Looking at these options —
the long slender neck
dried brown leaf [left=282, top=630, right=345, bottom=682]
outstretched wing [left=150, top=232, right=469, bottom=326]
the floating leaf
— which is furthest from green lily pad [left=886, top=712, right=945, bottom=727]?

+-------+

**CHALLENGE:** Reproduce the listing with every "leaf" swapped for "petal", keeping everything else as it is.

**SOLUTION:**
Looking at these options —
the long slender neck
dried brown petal [left=282, top=630, right=345, bottom=682]
outstretched wing [left=150, top=232, right=469, bottom=326]
the floating petal
— which is furthest from green lily pad [left=886, top=712, right=945, bottom=727]?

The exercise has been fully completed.